NYT closing gap with American Conservative: In the New York Times Magazine, Erica Goode, science editor of the NYT, writes about Robert D. Putnam’s research on diversity and trust (which was the subject of my January 15, 2007 cover story “Fragmented Future” in AmCon):
For decades, students of American society have offered dueling theories about how encountering racial and ethnic diversity affects the way we live. One says that simple contact — being tossed into a stew of different cultures, values, languages and styles of dress — is likely to nourish tolerance and trust. Familiarity, in this view, trumps insularity. Others argue that just throwing people together is rarely enough to breed solidarity: when diversity increases, they assert, people tend to stick to their own groups and distrust those who are different from them.
But what if diversity had an even more complex and pervasive effect? What if, at least in the short term, living in a highly diverse city or town led residents to distrust pretty much everybody, even people who looked like them? What if it made people withdraw into themselves, form fewer close friendships, feel unhappy and powerless and stay home watching television in the evening instead of attending a neighborhood barbecue or joining a community project?
This is the unsettling picture that emerges from a huge nationwide telephone survey by the famed Harvard political scientist Robert Putnam and his colleagues. “Diversity seems to trigger not in-group/out-group division, but anomie or social isolation,” Putnam writes in the June issue of the journal Scandinavian Political Studies. “In colloquial language, people living in ethnically diverse settings appear to ‘hunker down’ — that is, to pull in like a turtle.”
In highly diverse cities and towns like Los Angeles, Houston and Yakima, Wash., the survey found, the residents were about half as likely to trust people of other races as in homogenous places like Fremont, Mich., or rural South Dakota, where, Putnam noted, “diversity means inviting a few Norwegians to the annual Swedish picnic.”
Goode’s article reflects a lot of the usual class prejudices:
The public discourse on diversity runs at a high temperature. Told by one side, the narrative of how different ethnic and racial groups come together in schools, workplaces, churches and shopping centers can sound as if it was lifted from “Sesame Street.” Told by the other, it often carries the shrill tones of a recent caller to a radio talk show on immigration reform: “The school my kid goes to is 45 percent Mexican,” he said, “and I don’t see this as being a good thing for this country. Do we want to turn into a Latin American country?”
Obviously, anyone who would worry about this is the kind of radio talk show-listening racist loser who has to send his kid to a school that is 45 percent Mexican. The right sort of New York Times-reading person supports the minority outreach program at his child’s school whose long term goal is to double the Mexican enrollment … from two percent to four percent.
Diversity has clear benefits, [Putnam] says, among them economic growth and enhanced creativity — more top-flight scientists, more entrepreneurs, more artists.
As we can see from the way the 30 million Mexican-Americans have been sweeping the Nobel Prizes!

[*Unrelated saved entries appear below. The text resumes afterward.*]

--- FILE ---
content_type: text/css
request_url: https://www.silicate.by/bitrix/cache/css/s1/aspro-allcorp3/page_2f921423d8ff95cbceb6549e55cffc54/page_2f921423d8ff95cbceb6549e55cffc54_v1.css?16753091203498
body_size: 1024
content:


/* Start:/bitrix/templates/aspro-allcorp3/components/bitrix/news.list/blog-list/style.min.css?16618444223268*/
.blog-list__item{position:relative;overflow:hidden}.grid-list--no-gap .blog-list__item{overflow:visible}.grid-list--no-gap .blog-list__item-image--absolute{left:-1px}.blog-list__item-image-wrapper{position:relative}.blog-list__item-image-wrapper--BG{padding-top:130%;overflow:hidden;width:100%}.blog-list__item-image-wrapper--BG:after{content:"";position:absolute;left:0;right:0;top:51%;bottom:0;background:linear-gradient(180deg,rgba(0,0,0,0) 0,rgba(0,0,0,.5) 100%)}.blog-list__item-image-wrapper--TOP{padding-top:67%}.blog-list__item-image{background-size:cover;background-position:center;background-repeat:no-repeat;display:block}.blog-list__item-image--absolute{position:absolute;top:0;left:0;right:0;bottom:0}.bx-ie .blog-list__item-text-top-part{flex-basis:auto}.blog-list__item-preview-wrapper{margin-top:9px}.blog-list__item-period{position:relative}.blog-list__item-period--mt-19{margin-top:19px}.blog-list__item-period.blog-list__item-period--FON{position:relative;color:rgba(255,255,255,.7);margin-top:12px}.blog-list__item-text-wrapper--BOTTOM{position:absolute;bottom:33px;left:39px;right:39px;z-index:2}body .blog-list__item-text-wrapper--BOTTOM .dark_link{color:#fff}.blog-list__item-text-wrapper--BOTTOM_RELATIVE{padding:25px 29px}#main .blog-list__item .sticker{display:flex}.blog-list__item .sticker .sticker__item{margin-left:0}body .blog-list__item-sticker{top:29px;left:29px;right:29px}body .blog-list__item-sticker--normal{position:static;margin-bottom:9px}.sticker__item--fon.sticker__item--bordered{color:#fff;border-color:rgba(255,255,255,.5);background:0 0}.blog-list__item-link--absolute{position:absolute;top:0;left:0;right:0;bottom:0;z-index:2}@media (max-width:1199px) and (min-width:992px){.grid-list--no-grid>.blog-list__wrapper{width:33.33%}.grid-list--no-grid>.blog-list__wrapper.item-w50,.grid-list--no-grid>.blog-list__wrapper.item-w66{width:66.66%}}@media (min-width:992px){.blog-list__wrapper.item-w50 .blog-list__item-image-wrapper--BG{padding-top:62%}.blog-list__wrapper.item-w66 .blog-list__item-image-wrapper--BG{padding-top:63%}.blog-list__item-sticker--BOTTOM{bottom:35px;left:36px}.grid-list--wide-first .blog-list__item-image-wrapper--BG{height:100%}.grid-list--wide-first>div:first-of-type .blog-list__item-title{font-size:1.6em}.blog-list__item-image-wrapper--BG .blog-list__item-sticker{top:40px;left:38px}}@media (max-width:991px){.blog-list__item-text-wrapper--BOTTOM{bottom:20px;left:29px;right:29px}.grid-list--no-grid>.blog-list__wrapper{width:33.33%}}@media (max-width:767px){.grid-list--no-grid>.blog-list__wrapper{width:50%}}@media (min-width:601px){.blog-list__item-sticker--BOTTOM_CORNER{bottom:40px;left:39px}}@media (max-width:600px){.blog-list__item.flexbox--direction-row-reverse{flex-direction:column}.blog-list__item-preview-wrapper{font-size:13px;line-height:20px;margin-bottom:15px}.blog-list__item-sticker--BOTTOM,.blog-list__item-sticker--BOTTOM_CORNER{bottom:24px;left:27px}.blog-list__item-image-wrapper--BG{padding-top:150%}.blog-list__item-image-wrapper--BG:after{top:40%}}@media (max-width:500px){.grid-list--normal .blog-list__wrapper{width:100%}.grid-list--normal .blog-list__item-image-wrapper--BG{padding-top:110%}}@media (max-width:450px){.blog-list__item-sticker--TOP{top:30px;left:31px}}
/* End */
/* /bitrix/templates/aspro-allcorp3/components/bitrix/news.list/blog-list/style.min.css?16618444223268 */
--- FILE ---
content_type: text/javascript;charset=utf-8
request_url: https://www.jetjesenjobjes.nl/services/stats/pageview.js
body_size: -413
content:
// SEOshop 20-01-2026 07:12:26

Thank God lots of Mexicans have moved to New York City recently, or the place would have remained bereft of scientists, entrepreneurs, and artists, unlike vibrant creative communities like El Paso.
Aren’t social scientists supposed to understand that correlation is not proof of causation? Clearly, the illegal immigrants (as well as the artists) follow the wealth-creating scientists and entrepreneurs, not the other way around.
But the diversity finding was so surprising that Putnam said his first thought was that maybe something was wrong with the data. He and his research team spent five years testing other explanations. Maybe people in more diverse areas had less political clout and thus fewer amenities, like playgrounds and pothole-free streets, putting them in a misanthropic mood; or maybe diversity caused “hunkering down” only in people who were older or richer or white or female. But the effect did not go away. When colleagues who heard about the results protested, “I bet you haven’t thought about X” — a frequent occurrence, Putnam said — the researchers went back and looked at X.
The idea that it is diversity (the researchers used the census’s standard racial categories to define diversity) that drives social capital down has its critics. Among them is Steven Durlauf, an economist at the University of Wisconsin and a critic of Putnam’s past work, who said he thinks some other characteristic, as yet unidentified, explains the lowered trust and social withdrawal of people living in diverse areas. But without clear evidence to the contrary, Putnam says, he has to believe the conclusion is solid.
Many decades ago, I used to run into Steve Durlauf of Burbank H.S. all the time at high school speech and debate tournaments, where he would beat me like a drum. I wasn’t terribly good at forensics because I’m not that orally fluent, but even at what I was good at, Durlauf was much better. I don’t know if he was the most successful debater in Southern California of his era, but he’s the one who most deserved to be. He’s just a lot smarter than me. And he’s a nice guy, too.
So, why does Prof. Durlauf come out sounding kind of dim on this topic compared to me? Because political correctness lowers your effective IQ. Truths are connected to other truths, so if you are willing to follow the truth wherever it goes, you’ll make a lot more progress than if you put up big “Can’t Go There” signs in your own head.